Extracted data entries
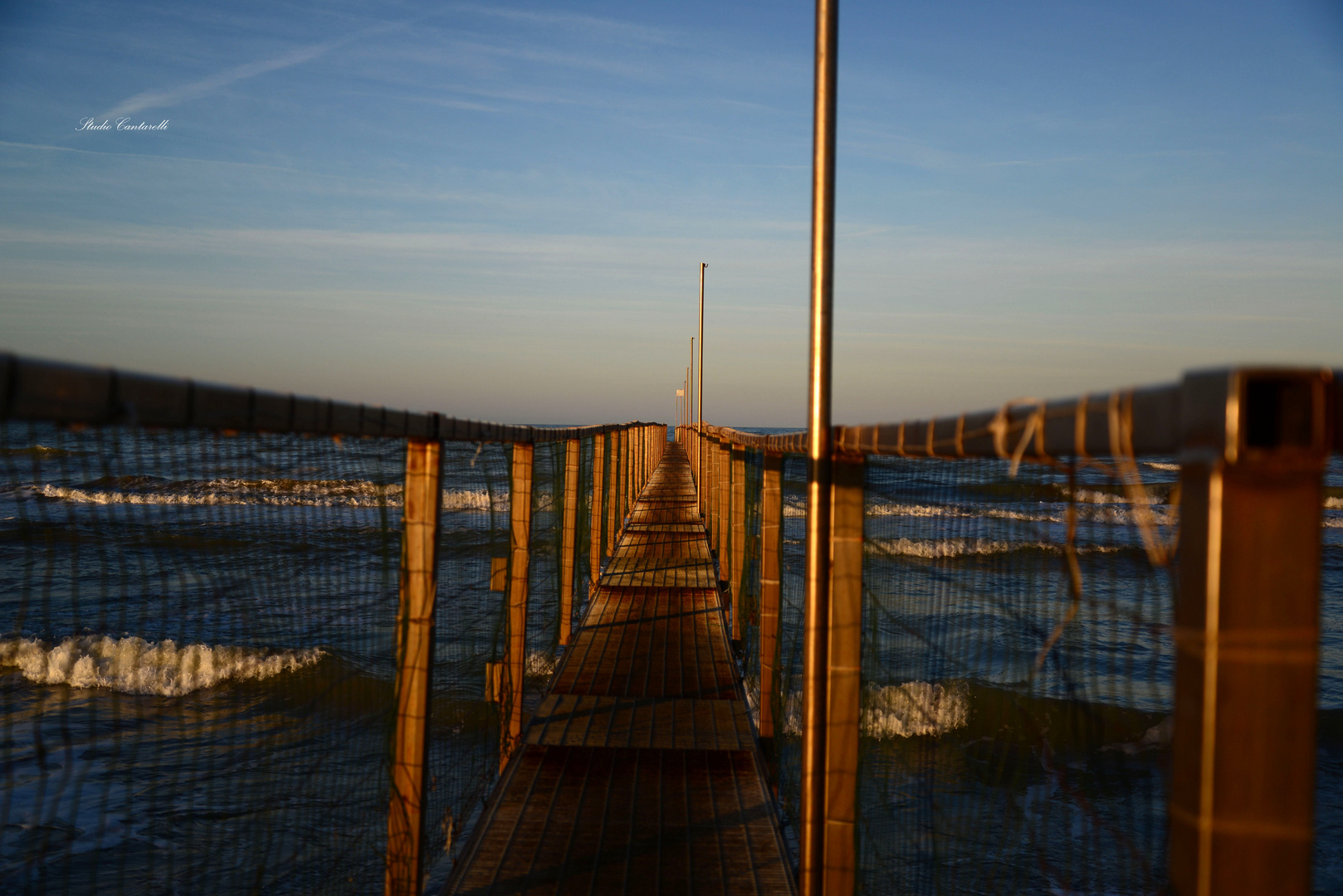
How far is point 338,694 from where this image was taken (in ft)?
12.5

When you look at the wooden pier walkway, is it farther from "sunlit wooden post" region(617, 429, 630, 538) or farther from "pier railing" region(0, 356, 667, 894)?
"sunlit wooden post" region(617, 429, 630, 538)

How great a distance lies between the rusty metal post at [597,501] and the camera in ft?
30.6

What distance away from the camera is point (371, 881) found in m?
4.46

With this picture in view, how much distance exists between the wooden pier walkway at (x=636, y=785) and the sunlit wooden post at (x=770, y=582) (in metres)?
0.30

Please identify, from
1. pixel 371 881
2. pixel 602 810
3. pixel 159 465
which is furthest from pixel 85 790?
pixel 159 465

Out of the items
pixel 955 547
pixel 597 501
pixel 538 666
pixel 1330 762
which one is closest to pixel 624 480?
pixel 597 501

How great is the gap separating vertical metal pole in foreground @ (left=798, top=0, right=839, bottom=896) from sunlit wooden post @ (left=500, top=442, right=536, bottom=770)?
224 cm

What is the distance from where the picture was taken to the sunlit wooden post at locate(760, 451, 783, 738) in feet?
15.9

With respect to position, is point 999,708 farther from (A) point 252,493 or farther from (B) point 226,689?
(B) point 226,689

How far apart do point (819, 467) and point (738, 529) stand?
5196mm

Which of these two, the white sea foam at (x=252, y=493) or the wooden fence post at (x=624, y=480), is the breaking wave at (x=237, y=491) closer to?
the white sea foam at (x=252, y=493)

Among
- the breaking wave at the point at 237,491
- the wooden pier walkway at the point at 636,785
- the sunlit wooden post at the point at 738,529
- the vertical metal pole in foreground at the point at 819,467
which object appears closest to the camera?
the breaking wave at the point at 237,491

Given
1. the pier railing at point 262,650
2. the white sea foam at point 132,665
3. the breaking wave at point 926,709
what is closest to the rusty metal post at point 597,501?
the pier railing at point 262,650

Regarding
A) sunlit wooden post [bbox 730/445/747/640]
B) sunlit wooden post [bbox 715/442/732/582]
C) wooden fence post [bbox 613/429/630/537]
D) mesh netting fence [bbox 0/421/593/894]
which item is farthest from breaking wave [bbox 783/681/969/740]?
wooden fence post [bbox 613/429/630/537]
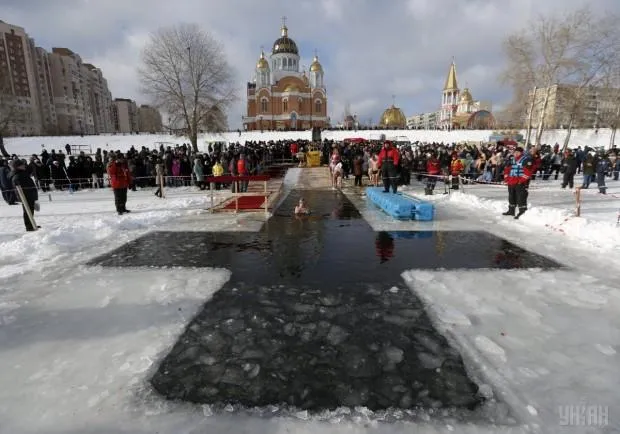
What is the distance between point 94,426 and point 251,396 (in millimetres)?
1180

• AIM OF THE EXERCISE:
Give the lines from the line with "What is the distance between" through the end of the records as a JSON list of strings, one string per line, leaving out blank lines.

• FINAL ANSWER:
[
  "What is the distance between point 94,426 and point 251,396 (in millimetres)?",
  "1180"
]